§ WHAT TO DO
Express the lines from the one containing "Given glowing orange" through the one containing "Answer: the tree" as a JSON list of strings, one string per line, leaving out blank lines. Omit the pictures.

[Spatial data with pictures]

'''

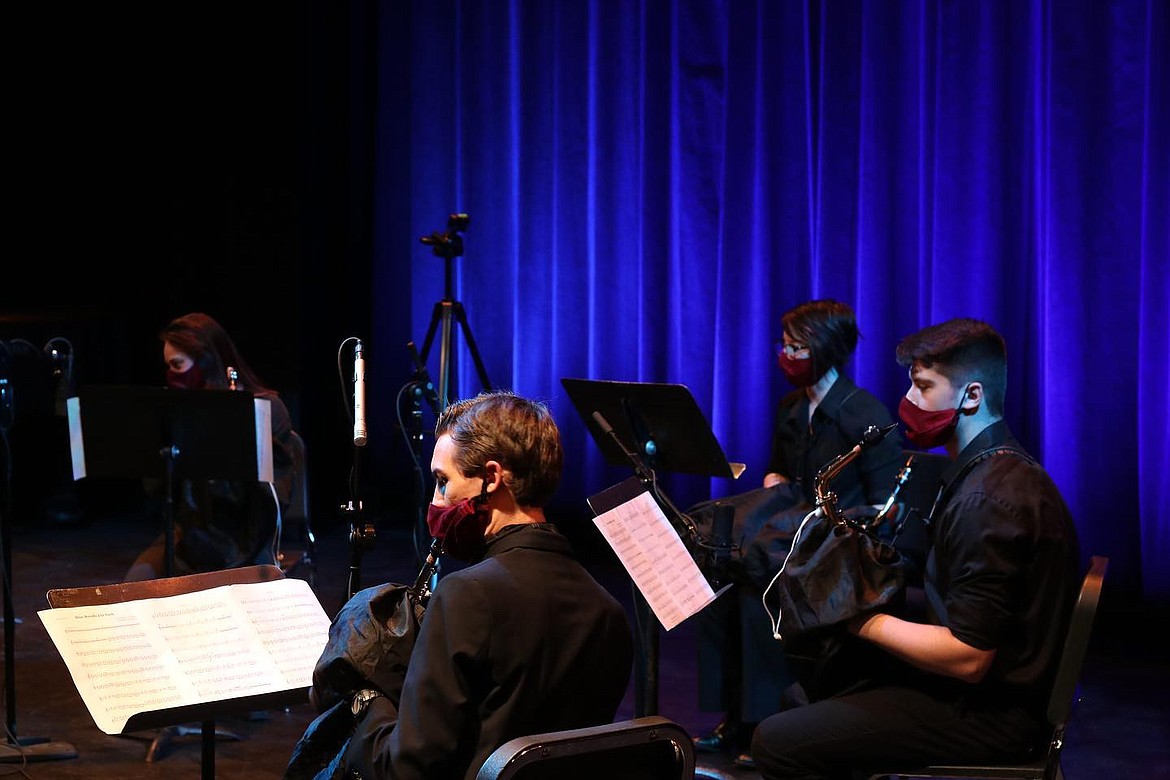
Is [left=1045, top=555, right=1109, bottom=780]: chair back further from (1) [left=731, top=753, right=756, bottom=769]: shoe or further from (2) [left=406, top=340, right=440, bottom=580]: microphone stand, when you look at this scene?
(2) [left=406, top=340, right=440, bottom=580]: microphone stand

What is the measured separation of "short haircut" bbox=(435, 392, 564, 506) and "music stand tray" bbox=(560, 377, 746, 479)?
1.40 m

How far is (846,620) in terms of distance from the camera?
2621 mm

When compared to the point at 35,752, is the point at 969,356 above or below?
above

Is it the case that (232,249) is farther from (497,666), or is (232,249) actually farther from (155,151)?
(497,666)

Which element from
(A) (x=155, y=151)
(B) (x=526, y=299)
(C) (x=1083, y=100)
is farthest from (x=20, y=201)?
(C) (x=1083, y=100)

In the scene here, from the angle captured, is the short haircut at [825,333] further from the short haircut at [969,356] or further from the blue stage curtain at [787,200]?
the blue stage curtain at [787,200]

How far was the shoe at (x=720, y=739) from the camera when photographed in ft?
13.2

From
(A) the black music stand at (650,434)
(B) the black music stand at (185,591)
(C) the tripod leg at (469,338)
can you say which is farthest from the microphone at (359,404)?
(C) the tripod leg at (469,338)

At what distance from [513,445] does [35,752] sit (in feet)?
8.58

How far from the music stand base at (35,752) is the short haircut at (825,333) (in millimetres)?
2637

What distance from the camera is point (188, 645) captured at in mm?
2396

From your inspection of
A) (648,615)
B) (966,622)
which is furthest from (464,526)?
(648,615)

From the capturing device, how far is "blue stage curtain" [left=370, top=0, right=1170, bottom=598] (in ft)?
17.3

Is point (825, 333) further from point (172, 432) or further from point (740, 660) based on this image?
point (172, 432)
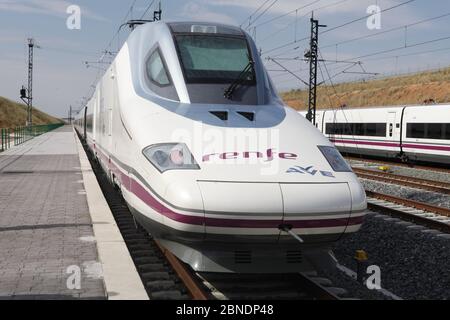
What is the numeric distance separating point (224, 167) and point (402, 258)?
12.1ft

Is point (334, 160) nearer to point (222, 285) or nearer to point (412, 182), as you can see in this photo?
point (222, 285)

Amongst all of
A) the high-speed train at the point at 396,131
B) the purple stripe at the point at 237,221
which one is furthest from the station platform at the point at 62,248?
the high-speed train at the point at 396,131

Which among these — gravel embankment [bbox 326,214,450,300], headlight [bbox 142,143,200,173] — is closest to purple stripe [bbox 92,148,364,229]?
headlight [bbox 142,143,200,173]

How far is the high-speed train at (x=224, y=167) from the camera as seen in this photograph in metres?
4.28

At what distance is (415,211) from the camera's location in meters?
10.5

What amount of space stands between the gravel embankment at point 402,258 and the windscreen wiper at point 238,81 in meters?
2.30

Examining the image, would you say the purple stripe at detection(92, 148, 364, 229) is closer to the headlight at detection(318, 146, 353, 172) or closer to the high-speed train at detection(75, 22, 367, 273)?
the high-speed train at detection(75, 22, 367, 273)

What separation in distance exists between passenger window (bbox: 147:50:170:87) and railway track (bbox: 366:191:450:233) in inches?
212

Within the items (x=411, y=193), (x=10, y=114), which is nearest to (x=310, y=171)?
(x=411, y=193)

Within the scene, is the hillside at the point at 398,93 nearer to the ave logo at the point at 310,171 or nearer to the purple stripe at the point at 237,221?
the ave logo at the point at 310,171
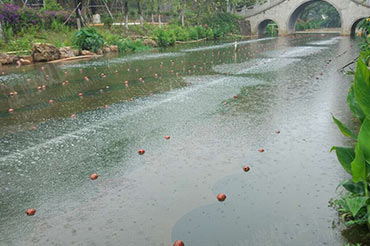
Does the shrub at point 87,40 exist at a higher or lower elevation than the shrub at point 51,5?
lower

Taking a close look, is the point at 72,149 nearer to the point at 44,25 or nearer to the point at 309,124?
the point at 309,124

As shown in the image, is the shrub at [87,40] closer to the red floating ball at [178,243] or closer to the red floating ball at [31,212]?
the red floating ball at [31,212]

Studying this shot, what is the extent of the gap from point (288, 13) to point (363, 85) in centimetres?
4465

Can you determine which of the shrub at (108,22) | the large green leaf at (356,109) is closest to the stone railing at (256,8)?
the shrub at (108,22)

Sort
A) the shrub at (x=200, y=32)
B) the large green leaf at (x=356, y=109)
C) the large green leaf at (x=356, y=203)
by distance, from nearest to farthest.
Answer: the large green leaf at (x=356, y=203) → the large green leaf at (x=356, y=109) → the shrub at (x=200, y=32)

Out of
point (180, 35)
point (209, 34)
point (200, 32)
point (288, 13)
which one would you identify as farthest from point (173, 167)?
point (288, 13)

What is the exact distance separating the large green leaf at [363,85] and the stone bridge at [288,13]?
38.8 metres

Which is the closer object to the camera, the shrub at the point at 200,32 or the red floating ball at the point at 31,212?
the red floating ball at the point at 31,212

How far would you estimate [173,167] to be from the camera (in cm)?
387

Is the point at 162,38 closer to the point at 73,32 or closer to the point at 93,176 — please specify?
the point at 73,32

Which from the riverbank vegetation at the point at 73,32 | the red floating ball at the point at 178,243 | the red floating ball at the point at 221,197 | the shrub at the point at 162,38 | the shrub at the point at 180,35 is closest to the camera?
the red floating ball at the point at 178,243

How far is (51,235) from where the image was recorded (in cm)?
268

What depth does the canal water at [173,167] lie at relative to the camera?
8.87 feet

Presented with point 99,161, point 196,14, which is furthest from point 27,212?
point 196,14
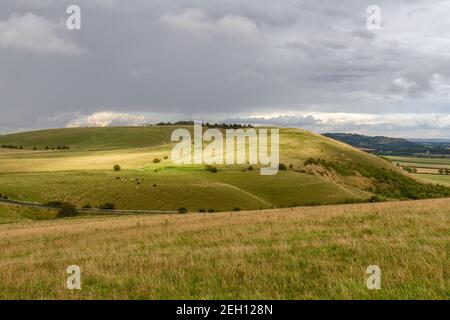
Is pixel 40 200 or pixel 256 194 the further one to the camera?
pixel 256 194

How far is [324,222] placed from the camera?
20.4 m

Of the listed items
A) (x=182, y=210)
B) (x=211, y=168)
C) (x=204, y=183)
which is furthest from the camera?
(x=211, y=168)

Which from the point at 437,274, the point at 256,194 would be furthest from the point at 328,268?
the point at 256,194

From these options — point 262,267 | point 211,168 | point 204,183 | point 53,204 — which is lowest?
point 53,204

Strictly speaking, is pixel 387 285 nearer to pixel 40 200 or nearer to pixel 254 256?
pixel 254 256

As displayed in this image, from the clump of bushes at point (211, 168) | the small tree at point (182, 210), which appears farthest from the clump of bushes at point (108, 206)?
the clump of bushes at point (211, 168)

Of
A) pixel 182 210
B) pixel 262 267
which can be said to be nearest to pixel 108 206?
pixel 182 210

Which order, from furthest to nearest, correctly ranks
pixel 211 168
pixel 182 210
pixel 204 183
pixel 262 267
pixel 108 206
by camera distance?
pixel 211 168 < pixel 204 183 < pixel 182 210 < pixel 108 206 < pixel 262 267

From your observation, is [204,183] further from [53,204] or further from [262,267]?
[262,267]

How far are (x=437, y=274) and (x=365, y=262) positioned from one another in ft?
6.47

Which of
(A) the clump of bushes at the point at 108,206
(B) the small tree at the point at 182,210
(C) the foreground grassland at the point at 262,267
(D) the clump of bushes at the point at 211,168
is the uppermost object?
(C) the foreground grassland at the point at 262,267

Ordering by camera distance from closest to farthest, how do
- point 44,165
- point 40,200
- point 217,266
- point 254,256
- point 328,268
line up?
point 328,268, point 217,266, point 254,256, point 40,200, point 44,165

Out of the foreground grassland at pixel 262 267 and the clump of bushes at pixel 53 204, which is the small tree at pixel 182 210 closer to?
the clump of bushes at pixel 53 204
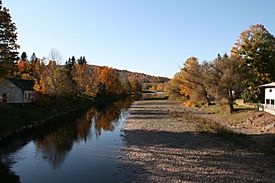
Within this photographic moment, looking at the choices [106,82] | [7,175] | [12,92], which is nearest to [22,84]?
[12,92]

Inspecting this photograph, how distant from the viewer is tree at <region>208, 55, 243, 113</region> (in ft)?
119

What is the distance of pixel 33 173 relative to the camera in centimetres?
1480

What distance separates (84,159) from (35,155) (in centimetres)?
390

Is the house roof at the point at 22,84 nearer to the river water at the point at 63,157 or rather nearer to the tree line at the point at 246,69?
the river water at the point at 63,157

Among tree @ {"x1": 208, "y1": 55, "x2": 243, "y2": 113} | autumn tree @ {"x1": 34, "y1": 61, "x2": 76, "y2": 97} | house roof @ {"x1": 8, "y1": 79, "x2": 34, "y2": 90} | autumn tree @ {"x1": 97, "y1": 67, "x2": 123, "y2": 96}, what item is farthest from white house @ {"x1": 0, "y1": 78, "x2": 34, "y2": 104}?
autumn tree @ {"x1": 97, "y1": 67, "x2": 123, "y2": 96}

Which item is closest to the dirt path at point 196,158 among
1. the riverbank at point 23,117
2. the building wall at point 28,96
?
the riverbank at point 23,117

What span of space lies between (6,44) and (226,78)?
93.1 ft

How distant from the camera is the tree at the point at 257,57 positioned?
36906mm

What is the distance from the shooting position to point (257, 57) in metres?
37.4

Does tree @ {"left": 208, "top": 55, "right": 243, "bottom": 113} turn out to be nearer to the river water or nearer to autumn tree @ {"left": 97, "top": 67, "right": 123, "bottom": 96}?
the river water

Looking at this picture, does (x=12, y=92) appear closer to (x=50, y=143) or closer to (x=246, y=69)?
(x=50, y=143)

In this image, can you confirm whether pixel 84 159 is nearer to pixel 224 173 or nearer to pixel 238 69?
pixel 224 173

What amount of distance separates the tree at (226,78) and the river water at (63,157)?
18151mm

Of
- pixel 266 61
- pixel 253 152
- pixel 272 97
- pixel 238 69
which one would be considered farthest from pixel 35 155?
pixel 266 61
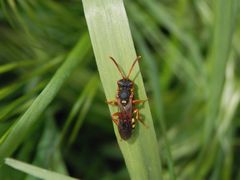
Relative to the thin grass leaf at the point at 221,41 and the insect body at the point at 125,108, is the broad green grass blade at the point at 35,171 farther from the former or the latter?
the thin grass leaf at the point at 221,41

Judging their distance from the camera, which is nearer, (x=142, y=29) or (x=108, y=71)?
(x=108, y=71)

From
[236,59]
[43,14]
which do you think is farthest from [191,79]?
[43,14]

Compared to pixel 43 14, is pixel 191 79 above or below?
below

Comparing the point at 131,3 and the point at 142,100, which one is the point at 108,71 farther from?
the point at 131,3

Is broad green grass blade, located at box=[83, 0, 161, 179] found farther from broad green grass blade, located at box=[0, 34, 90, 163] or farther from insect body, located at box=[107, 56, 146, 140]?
broad green grass blade, located at box=[0, 34, 90, 163]

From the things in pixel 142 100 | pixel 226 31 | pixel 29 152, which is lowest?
pixel 29 152

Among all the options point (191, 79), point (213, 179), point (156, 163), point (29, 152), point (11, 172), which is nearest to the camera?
point (156, 163)

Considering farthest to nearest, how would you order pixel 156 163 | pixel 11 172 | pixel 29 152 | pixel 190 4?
pixel 190 4, pixel 29 152, pixel 11 172, pixel 156 163
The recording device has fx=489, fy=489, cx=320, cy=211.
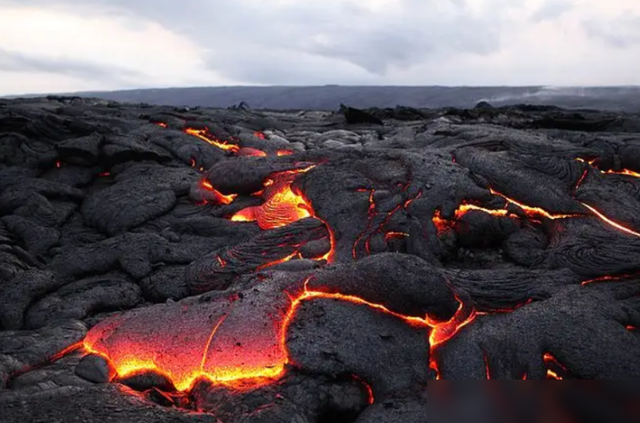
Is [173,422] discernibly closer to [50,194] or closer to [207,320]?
[207,320]

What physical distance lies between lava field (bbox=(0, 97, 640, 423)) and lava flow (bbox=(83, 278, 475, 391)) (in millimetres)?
22

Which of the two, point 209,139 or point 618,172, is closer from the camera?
point 618,172

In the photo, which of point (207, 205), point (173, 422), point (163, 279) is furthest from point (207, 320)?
point (207, 205)

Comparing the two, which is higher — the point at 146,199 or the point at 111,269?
the point at 146,199

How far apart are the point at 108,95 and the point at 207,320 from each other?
2454 inches

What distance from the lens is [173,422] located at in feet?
13.5

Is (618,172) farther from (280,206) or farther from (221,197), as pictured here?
(221,197)

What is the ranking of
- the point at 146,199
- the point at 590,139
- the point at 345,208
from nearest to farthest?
1. the point at 345,208
2. the point at 146,199
3. the point at 590,139

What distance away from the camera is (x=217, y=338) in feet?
16.9

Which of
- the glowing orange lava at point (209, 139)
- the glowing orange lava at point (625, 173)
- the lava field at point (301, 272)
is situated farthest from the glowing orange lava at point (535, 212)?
the glowing orange lava at point (209, 139)

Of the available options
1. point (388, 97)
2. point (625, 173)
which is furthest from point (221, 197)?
point (388, 97)

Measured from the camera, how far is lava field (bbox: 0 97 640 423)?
4914 millimetres

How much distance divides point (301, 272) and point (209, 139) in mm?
8782

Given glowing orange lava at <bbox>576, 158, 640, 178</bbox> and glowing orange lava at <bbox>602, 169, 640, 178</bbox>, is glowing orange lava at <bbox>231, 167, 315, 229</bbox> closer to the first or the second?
glowing orange lava at <bbox>576, 158, 640, 178</bbox>
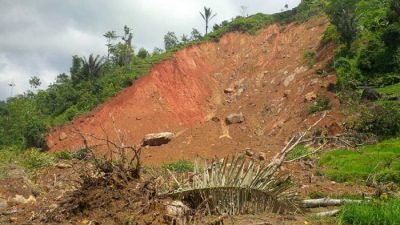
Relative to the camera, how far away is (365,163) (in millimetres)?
15883

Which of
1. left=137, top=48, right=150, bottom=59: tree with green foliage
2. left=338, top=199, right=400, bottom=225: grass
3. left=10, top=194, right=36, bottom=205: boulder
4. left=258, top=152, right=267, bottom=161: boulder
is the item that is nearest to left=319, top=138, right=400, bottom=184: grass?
left=258, top=152, right=267, bottom=161: boulder

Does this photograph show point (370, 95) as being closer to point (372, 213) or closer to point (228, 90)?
point (228, 90)

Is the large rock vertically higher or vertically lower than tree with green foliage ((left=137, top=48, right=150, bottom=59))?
lower

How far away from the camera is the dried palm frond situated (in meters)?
7.00

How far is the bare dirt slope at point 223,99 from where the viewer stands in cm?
2638

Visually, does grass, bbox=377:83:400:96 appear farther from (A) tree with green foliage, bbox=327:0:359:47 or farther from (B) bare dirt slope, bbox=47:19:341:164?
(A) tree with green foliage, bbox=327:0:359:47

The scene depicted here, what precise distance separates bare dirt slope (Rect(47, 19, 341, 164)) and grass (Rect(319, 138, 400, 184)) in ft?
12.4

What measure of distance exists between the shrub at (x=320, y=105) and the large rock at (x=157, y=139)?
318 inches

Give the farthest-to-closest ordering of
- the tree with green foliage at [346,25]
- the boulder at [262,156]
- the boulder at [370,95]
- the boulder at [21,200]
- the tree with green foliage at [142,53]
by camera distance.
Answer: the tree with green foliage at [142,53], the tree with green foliage at [346,25], the boulder at [370,95], the boulder at [262,156], the boulder at [21,200]

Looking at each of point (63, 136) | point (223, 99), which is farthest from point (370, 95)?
point (63, 136)

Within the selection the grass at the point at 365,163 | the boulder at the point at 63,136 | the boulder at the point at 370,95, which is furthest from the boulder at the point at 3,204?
the boulder at the point at 63,136

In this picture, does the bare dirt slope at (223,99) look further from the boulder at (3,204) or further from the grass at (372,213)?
the grass at (372,213)

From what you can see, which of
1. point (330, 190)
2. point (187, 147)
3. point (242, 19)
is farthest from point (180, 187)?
point (242, 19)

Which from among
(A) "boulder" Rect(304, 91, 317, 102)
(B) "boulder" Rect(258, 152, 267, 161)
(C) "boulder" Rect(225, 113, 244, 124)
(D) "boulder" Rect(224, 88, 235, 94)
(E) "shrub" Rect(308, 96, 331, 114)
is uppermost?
(D) "boulder" Rect(224, 88, 235, 94)
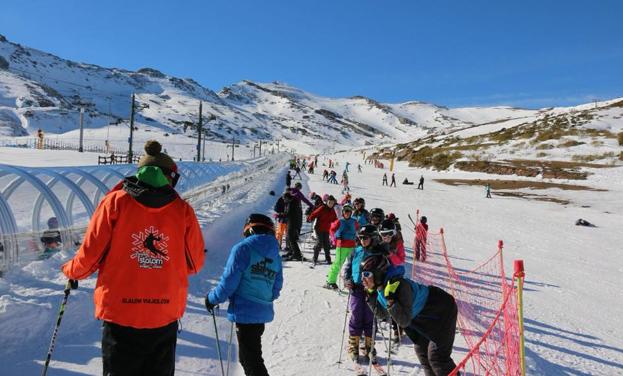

'''

§ EXERCISE RESULT
[
  "Given glowing orange lava at <bbox>576, 158, 640, 178</bbox> and glowing orange lava at <bbox>602, 169, 640, 178</bbox>, is glowing orange lava at <bbox>231, 167, 315, 229</bbox> closer to the first or the second?",
  "glowing orange lava at <bbox>576, 158, 640, 178</bbox>",
  "Relative to the camera, how far away is (365,163) (in millimetres)?",
  "15883",
  "Which of",
  "1. left=137, top=48, right=150, bottom=59: tree with green foliage",
  "2. left=338, top=199, right=400, bottom=225: grass",
  "3. left=10, top=194, right=36, bottom=205: boulder",
  "4. left=258, top=152, right=267, bottom=161: boulder",
  "is the item that is nearest to left=319, top=138, right=400, bottom=184: grass?",
  "left=258, top=152, right=267, bottom=161: boulder",
  "Does this photograph show point (370, 95) as being closer to point (372, 213) or closer to point (228, 90)?",
  "point (228, 90)",
  "Is the large rock vertically higher or vertically lower than tree with green foliage ((left=137, top=48, right=150, bottom=59))?",
  "lower",
  "How far away from the camera is the dried palm frond situated (in meters)?",
  "7.00",
  "How far is the bare dirt slope at point 223,99 from where the viewer stands in cm?",
  "2638",
  "Visually, does grass, bbox=377:83:400:96 appear farther from (A) tree with green foliage, bbox=327:0:359:47 or farther from (B) bare dirt slope, bbox=47:19:341:164?",
  "(A) tree with green foliage, bbox=327:0:359:47",
  "The scene depicted here, what precise distance separates bare dirt slope (Rect(47, 19, 341, 164)) and grass (Rect(319, 138, 400, 184)) in ft?",
  "12.4",
  "What measure of distance exists between the shrub at (x=320, y=105) and the large rock at (x=157, y=139)?",
  "318 inches",
  "Give the farthest-to-closest ordering of",
  "- the tree with green foliage at [346,25]",
  "- the boulder at [262,156]",
  "- the boulder at [370,95]",
  "- the boulder at [21,200]",
  "- the tree with green foliage at [142,53]",
  "by camera distance.",
  "Answer: the tree with green foliage at [142,53], the tree with green foliage at [346,25], the boulder at [370,95], the boulder at [262,156], the boulder at [21,200]"
]